● **Text shown**

There is a critical aspect of teacher education that is overlooked. Teacher training is not preparing teachers for the increasing mental health issues arising daily in their classrooms.
Usually, a student teacher is someone who has enjoyed their own time in school and who may not readily connect with young people who are having a different experience of school. Indeed, they may have very little understanding of people who think differently to them.
A simple module which incorporates insights into adolescent brain development should be a prerequisite.
Increasingly there are reports that students are finding the environment at school stressful or irrelevant. There are no exact numbers of the growing school refusal in Ireland but on any given day in 2023 there was reportedly 60,000 students not at school. The Chair of the Irish Forum for Child and Adolescent Psychotherapy Jane O’Keefe has said it is the tip of the iceberg and numbers are escalating ( *Apr 2023 ). In light of the huge gap in mental health supports that remain, the duty of care mainly lies with the teacher.
Recent advances in the fields of adolescent neuroscience and psychology could be embraced to equip teachers to meet students where they are developmentally.
There are huge structural and functional differences between teenage and adult brains which bring new possibilities and opportunities for learning. An example is the amygdala, a region associated with emotion processing, tends to mature earlier than the prefrontal cortex. This imbalance leads to heightened emotional responses and difficulties in accurately reading and interpreting emotions.
Previous ideas that puberty was dominated only by hormonal changes have been eclipsed by the knowledge that this is a critical stage of brain development, only second to the toddler stage. It takes years for the pre frontal cortex to fully develop and at the beginning of puberty emotions such as anger and fear are heightened along with still under development skills such as decision making, thinking ahead, balancing risks and controlling impulses.
Our students have changes in schools, bodies, social relationships, thoughts, emotions all happening simultaneously when they arrive in 1st year.
Mental health challenges unsurprisingly often first emerge during this period of change. Could we use our understanding of these huge shifts in mental states and period of intense growth in the brain to better understand mental health challenges?
Teachers need to understand the diverse cognitive processes of teenage boys and girls, adapting teaching methods to nurture their strengths, address their unique challenges and meet them where they are developmentally. I mention boys and girls because there is a general difference in patterns of behaviour. Walk into most classes and the boys dominate and the girls stay quiet.

Saved data entries:
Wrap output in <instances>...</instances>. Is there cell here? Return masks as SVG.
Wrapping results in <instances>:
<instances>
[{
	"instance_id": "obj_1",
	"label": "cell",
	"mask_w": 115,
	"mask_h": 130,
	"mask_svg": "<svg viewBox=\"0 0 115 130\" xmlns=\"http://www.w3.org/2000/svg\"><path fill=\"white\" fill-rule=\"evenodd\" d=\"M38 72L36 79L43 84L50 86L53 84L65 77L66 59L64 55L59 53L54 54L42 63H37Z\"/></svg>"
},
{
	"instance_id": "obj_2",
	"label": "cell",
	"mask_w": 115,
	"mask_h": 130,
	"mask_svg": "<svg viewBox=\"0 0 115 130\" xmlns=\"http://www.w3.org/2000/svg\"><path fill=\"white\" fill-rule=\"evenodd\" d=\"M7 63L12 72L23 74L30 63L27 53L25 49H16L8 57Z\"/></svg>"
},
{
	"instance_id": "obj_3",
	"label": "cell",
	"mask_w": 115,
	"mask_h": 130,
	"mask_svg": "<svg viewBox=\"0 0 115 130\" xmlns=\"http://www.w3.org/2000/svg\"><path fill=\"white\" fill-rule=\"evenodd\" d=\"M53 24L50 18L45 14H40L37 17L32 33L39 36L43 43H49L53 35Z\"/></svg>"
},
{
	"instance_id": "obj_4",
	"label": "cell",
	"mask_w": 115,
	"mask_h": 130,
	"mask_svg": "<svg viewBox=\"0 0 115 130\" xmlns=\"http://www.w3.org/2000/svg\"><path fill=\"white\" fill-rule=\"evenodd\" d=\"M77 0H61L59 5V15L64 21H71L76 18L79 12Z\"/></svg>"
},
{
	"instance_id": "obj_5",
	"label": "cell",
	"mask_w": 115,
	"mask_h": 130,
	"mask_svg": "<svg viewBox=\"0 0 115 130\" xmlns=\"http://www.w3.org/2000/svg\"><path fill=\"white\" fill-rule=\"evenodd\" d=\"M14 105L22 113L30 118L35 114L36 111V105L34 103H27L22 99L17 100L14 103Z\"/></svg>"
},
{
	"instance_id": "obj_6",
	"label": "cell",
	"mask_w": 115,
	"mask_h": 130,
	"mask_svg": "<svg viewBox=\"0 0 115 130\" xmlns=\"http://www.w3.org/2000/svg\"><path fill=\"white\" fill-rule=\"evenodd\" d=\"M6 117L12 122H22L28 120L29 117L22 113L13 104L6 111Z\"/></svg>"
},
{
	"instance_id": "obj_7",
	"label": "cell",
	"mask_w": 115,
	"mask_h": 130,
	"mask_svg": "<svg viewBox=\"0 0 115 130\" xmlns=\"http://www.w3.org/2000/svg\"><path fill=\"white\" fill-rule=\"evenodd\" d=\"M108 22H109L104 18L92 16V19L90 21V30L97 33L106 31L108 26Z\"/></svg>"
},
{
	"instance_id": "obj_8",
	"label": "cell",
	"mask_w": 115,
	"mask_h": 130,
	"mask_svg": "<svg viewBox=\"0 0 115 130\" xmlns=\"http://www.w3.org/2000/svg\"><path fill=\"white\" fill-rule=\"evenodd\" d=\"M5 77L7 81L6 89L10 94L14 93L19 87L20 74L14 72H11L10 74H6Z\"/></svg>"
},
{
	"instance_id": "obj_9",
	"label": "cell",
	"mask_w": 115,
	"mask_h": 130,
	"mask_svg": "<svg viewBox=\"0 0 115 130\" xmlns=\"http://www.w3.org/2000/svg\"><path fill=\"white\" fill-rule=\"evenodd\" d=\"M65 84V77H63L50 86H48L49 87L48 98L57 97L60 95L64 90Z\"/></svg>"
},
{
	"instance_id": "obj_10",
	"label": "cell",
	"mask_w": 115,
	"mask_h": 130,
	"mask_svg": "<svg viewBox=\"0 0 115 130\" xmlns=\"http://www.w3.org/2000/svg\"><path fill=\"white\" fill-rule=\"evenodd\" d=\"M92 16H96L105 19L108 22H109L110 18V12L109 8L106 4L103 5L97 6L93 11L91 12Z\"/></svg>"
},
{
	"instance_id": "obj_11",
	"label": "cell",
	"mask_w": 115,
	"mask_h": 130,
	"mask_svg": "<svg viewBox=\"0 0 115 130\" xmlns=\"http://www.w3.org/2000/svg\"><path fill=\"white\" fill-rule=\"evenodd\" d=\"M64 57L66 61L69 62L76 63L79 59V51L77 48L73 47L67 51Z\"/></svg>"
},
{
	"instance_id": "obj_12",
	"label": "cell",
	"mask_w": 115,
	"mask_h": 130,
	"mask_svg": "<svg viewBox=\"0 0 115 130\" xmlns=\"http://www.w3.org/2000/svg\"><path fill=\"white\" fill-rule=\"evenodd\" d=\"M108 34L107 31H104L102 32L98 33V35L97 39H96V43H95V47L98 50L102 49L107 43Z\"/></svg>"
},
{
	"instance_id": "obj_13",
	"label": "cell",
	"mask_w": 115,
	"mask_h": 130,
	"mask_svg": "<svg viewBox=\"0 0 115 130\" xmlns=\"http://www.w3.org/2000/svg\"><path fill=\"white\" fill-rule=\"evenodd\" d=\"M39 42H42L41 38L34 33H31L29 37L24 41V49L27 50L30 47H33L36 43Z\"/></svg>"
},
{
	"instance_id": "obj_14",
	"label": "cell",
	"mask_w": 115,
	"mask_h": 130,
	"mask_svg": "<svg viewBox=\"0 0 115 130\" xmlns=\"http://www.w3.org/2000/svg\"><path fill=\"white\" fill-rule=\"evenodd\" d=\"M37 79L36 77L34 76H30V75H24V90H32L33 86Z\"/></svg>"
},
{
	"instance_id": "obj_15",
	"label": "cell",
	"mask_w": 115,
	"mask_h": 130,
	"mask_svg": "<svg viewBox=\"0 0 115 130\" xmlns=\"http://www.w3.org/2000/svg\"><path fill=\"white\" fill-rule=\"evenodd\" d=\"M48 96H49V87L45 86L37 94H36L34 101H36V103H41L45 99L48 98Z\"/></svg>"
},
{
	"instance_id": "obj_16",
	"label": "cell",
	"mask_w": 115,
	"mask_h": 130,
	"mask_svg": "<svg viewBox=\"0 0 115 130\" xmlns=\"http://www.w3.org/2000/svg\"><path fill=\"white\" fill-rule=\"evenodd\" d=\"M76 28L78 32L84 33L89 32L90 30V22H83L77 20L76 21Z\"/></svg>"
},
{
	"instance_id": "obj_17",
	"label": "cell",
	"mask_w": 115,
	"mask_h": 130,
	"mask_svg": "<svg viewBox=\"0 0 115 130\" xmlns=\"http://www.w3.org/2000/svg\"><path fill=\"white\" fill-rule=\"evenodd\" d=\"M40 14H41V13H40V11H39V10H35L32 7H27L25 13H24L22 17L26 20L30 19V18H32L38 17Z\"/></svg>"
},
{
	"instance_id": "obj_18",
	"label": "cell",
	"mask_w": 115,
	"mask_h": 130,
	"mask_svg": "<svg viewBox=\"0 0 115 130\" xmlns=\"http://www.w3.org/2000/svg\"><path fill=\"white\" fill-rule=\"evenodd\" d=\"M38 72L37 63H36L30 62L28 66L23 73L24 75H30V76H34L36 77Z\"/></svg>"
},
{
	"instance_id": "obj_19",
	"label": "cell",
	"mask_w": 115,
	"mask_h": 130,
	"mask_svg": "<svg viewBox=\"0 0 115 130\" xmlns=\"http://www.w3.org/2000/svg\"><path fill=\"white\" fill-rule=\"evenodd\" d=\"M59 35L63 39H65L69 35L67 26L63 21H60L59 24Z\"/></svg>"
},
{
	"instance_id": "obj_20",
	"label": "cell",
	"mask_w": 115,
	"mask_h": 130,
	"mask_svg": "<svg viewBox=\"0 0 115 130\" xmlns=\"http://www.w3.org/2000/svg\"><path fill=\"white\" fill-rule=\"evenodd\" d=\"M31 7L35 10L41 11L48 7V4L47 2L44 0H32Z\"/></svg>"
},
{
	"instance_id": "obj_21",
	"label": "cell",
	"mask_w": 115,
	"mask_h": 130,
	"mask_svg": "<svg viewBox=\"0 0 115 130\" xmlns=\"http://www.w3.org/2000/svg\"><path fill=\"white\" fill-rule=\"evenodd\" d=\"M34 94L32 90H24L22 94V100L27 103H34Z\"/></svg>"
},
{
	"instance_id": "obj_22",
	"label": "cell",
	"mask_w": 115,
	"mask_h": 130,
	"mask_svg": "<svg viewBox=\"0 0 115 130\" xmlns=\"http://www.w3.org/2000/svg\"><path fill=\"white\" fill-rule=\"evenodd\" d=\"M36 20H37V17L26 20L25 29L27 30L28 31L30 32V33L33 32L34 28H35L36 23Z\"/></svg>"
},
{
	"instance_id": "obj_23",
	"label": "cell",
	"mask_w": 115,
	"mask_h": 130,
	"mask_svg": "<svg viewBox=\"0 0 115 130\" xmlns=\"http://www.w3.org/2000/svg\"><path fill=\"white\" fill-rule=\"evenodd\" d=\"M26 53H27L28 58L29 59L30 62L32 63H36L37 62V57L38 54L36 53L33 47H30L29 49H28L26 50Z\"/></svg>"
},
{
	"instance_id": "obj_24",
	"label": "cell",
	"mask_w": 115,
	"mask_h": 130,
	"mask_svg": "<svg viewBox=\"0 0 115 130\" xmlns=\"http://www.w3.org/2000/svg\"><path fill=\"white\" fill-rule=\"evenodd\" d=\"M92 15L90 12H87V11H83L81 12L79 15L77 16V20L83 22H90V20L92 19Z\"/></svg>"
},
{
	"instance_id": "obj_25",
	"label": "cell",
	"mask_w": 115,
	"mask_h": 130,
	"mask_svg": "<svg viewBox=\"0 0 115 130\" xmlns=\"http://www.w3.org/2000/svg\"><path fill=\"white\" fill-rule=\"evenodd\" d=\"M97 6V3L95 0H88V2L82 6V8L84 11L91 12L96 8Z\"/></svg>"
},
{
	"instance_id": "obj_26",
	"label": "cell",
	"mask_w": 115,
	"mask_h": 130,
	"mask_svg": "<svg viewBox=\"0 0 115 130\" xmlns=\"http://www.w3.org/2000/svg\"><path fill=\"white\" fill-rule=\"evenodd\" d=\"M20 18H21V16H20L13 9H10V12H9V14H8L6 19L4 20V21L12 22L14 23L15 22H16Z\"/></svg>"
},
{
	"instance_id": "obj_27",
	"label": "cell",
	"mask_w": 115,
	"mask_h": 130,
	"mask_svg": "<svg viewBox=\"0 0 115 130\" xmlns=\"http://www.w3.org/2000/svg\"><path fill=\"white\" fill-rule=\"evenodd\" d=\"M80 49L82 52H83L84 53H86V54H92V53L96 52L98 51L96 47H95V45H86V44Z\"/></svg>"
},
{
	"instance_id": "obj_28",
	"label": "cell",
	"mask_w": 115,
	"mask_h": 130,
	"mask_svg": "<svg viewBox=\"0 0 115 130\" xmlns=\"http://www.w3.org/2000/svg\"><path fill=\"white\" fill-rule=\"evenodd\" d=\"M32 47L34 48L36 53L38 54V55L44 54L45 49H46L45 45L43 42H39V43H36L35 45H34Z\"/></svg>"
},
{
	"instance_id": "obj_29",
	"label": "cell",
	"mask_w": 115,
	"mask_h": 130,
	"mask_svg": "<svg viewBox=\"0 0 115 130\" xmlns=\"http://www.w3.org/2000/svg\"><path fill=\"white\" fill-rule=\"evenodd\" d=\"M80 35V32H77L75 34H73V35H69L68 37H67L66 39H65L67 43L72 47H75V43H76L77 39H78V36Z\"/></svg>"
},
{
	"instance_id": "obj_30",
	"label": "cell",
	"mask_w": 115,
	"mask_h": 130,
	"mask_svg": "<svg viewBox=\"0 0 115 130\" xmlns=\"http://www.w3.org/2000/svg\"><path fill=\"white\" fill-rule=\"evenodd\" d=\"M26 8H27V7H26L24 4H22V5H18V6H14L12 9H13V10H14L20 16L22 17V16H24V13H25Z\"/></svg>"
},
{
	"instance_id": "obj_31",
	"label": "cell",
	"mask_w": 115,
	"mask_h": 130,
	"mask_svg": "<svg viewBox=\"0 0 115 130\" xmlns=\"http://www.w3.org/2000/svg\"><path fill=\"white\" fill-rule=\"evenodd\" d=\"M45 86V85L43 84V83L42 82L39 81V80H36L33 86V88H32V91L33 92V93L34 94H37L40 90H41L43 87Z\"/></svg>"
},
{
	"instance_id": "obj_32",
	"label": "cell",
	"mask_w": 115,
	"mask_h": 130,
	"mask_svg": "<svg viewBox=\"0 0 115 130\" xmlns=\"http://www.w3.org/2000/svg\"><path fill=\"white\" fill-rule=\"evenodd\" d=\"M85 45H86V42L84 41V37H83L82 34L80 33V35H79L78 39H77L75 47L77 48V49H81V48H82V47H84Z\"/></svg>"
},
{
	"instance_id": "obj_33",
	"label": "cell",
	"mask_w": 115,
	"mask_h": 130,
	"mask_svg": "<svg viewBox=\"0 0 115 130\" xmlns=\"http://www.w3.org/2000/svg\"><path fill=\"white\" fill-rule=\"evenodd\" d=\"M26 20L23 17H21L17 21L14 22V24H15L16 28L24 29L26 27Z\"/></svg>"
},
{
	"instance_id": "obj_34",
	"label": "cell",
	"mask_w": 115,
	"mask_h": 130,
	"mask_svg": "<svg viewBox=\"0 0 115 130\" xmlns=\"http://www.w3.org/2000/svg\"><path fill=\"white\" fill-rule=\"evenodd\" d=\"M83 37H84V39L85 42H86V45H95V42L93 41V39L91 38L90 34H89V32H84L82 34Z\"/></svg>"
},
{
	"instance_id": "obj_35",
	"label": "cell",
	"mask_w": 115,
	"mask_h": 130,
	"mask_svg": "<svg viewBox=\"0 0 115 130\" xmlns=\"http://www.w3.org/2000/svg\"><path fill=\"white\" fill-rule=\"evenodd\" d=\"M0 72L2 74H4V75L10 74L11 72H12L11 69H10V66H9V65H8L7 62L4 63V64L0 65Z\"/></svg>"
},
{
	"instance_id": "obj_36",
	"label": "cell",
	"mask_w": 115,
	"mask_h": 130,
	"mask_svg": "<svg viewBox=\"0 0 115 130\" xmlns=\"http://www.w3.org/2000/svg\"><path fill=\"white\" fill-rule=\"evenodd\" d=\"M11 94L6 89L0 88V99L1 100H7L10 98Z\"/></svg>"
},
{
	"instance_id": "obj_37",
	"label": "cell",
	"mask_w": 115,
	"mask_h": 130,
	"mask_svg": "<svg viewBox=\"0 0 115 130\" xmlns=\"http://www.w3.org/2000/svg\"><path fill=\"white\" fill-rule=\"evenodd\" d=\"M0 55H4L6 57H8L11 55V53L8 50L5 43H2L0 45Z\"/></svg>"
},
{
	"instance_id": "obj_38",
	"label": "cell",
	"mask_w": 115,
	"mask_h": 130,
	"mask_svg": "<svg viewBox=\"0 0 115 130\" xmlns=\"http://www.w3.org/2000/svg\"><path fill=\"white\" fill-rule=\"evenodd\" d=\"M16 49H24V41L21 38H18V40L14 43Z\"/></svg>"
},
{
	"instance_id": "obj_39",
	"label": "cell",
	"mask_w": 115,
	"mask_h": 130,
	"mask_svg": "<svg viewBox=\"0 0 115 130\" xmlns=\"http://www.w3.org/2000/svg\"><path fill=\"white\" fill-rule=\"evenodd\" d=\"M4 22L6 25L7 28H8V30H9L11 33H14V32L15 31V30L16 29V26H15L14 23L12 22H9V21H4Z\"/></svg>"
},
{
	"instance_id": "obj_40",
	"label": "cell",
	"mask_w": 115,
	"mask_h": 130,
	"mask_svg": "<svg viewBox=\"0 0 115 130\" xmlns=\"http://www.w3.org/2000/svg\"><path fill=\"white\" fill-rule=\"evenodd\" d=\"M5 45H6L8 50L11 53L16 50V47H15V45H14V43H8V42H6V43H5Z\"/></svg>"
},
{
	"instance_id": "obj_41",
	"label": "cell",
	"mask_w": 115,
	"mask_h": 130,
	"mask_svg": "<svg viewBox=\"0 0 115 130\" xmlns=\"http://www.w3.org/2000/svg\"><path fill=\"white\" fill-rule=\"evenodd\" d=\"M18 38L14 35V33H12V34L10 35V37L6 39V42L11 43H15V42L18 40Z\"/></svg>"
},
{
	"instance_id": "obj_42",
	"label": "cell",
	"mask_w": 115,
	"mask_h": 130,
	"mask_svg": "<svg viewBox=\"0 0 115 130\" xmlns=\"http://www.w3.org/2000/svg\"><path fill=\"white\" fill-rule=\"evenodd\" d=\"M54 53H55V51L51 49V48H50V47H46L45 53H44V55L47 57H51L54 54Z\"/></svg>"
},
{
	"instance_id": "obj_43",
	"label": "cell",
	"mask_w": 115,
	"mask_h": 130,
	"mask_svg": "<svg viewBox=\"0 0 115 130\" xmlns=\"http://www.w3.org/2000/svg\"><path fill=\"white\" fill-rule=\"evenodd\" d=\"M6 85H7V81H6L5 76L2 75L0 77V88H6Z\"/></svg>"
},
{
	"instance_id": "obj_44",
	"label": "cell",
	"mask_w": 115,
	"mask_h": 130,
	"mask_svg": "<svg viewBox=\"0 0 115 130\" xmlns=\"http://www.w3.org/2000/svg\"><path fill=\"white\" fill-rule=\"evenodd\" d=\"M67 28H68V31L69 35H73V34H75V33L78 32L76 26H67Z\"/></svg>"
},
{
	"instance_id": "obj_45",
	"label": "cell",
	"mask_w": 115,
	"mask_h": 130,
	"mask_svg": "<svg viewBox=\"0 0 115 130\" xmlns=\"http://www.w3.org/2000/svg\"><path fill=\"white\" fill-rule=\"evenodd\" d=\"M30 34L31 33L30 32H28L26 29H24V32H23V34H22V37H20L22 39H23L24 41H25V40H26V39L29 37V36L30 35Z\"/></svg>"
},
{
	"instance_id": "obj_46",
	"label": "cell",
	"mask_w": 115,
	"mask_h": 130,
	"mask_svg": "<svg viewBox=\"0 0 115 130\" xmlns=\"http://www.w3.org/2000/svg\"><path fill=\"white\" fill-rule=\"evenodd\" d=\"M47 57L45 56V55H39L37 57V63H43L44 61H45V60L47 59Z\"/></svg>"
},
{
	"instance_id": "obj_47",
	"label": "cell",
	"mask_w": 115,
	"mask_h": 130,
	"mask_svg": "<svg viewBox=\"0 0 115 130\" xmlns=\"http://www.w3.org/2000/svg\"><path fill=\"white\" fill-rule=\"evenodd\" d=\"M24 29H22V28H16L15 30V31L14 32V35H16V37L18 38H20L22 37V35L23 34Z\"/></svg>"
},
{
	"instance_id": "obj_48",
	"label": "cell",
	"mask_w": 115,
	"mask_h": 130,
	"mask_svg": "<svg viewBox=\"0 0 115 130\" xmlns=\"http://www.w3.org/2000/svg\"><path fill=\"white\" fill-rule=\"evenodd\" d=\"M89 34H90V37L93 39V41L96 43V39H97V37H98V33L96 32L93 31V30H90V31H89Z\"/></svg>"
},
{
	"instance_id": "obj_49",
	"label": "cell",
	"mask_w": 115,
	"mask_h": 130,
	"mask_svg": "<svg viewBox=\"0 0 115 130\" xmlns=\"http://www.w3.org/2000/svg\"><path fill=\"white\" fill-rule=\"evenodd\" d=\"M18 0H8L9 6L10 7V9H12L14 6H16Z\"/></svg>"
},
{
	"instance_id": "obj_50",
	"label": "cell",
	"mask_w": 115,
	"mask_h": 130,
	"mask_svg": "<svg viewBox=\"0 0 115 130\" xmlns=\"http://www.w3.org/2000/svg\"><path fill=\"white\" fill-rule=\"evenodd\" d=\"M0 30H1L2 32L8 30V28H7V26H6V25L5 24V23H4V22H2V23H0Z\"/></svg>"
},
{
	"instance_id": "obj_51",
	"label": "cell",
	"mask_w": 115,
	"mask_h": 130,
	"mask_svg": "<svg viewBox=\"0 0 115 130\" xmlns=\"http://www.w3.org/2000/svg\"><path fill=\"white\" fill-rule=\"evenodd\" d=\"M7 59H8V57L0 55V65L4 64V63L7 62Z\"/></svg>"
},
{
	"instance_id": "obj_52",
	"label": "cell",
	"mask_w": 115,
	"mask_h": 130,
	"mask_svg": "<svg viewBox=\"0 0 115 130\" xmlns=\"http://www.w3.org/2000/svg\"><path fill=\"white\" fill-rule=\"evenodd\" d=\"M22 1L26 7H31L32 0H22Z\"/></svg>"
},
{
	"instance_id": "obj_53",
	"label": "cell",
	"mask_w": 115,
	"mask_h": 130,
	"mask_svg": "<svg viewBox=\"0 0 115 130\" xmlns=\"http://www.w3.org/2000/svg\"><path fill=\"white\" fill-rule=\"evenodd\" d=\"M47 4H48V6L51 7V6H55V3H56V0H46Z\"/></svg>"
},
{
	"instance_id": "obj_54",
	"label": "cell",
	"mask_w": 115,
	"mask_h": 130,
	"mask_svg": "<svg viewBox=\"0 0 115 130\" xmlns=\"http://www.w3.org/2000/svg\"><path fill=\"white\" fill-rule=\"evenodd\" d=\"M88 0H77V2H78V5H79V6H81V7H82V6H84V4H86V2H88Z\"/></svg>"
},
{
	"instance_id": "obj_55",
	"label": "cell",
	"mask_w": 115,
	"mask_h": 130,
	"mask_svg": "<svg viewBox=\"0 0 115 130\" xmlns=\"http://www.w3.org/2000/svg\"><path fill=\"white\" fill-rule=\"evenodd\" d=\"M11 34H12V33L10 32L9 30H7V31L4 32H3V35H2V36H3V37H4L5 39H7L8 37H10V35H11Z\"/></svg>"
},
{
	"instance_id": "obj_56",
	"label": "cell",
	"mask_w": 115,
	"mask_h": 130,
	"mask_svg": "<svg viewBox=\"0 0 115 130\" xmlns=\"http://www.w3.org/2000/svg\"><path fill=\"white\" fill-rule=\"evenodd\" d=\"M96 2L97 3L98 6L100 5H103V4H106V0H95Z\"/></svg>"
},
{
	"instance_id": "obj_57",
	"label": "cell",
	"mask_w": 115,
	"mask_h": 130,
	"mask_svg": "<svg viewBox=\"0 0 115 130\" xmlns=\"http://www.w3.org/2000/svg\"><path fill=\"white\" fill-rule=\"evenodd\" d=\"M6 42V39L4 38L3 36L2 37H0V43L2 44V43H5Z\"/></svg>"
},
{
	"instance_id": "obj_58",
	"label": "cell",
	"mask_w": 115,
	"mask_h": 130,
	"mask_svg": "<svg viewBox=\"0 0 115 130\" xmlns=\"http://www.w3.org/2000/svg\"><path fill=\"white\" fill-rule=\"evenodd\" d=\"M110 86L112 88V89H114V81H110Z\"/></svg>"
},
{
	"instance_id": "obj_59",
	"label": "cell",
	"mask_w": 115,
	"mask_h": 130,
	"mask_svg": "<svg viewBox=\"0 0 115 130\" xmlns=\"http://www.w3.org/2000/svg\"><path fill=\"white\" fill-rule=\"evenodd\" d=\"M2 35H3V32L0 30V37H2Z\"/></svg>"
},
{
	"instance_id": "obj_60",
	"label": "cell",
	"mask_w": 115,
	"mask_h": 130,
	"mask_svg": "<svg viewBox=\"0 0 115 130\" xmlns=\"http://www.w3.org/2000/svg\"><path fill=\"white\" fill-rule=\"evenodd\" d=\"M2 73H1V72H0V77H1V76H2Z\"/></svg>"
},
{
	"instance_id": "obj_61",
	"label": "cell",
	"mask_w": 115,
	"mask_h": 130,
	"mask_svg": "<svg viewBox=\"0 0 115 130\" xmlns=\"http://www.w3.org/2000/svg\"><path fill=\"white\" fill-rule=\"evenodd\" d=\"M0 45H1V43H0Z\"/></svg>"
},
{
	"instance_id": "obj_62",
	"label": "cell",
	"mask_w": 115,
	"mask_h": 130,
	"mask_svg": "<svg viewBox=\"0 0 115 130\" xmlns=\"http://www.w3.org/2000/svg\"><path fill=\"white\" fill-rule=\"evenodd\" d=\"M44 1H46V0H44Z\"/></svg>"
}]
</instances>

● **Exercise tasks**
1. Could you reproduce the passage on teacher training word for word, starting with "A simple module" and going on through "students where they are developmentally."?
2. Can you carry on the piece about teacher education and adolescent brain development from its last sentence?

● **Answers for the tasks**
1.
A simple module which incorporates insights into adolescent brain development should be a prerequisite.
Increasingly there are reports that students are finding the environment at school stressful or irrelevant. There are no exact numbers of the growing school refusal in Ireland but on any given day in 2023 there was reportedly 60,000 students not at school. The Chair of the Irish Forum for Child and Adolescent Psychotherapy Jane O’Keefe has said it is the tip of the iceberg and numbers are escalating ( *Apr 2023 ). In light of the huge gap in mental health supports that remain, the duty of care mainly lies with the teacher.
Recent advances in the fields of adolescent neuroscience and psychology could be embraced to equip teachers to meet students where they are developmentally.

2.
As girls approach adolescence, societal expectations and biological changes contribute to risk aversion and perfectionism. Oestrogen, flooding their brains during this period, heightens emotional intelligence but also fosters caution and aversion to risk. Girls may avoid failure to maintain an image of perfection, stopping their willingness to take healthy risks and build confidence. There is a biological reason for this and even naming this to both sexes builds empathy. On the other hand in many boys, the area of the brain that controls risk-taking and self-control is in full developmental swing and that influences many of their emotional responses and can be misunderstood as misbehaviour. But again just naming it can help self-awareness and encourage students to work on their development.
When I tell students in 1st or 2nd year about their fascinating brain development, they find it helpful and reassuring. They feel they are not alone in having these complex emotions. Even more importantly they realise that change is possible and any negative state will not stay as it is. Scientists know how malleable and capable of change young brains are at this stage and understanding this science can free learners from negative labels.
Most of us think risk taking in teens is bad but positive risk taking like joining a lunchtime club, running for student council, or trying a new sport should all be encouraged.
Creating an atmosphere where mistakes are embraced rather than criticised can diminish the fear of failure, facilitating a more risk-friendly learning environment.
By equipping teachers with the knowledge to understand the human in front of them, as works in progress, and collaborating with the students to build understanding about the changes and challenges they face, teachers could help students avoid some of the anxiety in schools. Being a teenager is hard.
Our young people are sensitive and understandably so. They are sensitive to criticism, social judgement, feelings of belonging and acceptance. Teachers learning about the science of the teenage brain could have healthier outcomes for some students.
Typically during the teacher training process, a new student teacher will shadow an experienced teacher but maybe it is time to prioritise a process where we start with observing the learner first.
An understanding of brain development will not help with curriculum design or teaching pedagogies but it would help understand what motivates a young mind to learn during this fascinating stage full of promise and opportunity.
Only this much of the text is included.